* _Goal of the exercise_
Copy the records word for word, beginning with the line that contains "In the photo, does" and continuing down through the last line of the records, and include nothing else.

* _Material for this task_
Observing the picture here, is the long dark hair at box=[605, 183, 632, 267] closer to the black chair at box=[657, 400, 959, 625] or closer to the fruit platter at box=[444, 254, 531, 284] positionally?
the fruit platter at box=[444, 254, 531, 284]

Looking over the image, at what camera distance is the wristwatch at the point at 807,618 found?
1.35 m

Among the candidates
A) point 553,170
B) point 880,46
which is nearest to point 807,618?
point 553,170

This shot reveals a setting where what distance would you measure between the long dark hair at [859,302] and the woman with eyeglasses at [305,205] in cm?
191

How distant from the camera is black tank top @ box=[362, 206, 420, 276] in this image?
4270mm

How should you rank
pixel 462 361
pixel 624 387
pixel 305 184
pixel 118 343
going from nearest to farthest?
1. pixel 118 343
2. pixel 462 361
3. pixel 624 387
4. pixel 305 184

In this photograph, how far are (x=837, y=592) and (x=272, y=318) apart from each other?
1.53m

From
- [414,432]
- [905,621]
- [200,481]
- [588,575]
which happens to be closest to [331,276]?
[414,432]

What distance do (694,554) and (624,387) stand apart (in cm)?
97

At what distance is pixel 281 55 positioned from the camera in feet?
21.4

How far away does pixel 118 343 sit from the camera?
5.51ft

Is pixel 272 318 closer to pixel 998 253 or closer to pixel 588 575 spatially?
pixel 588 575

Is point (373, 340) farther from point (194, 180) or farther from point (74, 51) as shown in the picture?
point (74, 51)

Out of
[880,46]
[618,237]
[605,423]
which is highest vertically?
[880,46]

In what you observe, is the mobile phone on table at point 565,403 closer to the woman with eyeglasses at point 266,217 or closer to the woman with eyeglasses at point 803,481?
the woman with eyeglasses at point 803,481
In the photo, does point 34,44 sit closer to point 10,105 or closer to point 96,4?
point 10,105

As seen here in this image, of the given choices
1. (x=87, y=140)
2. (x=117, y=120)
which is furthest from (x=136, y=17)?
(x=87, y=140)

* _Final result_
In the photo, does point 34,44 sit closer to point 10,105 or closer to point 96,4?
point 10,105

As seen here in this image, of the given choices
1. (x=87, y=140)
2. (x=117, y=120)
which is furthest from (x=136, y=17)?
(x=87, y=140)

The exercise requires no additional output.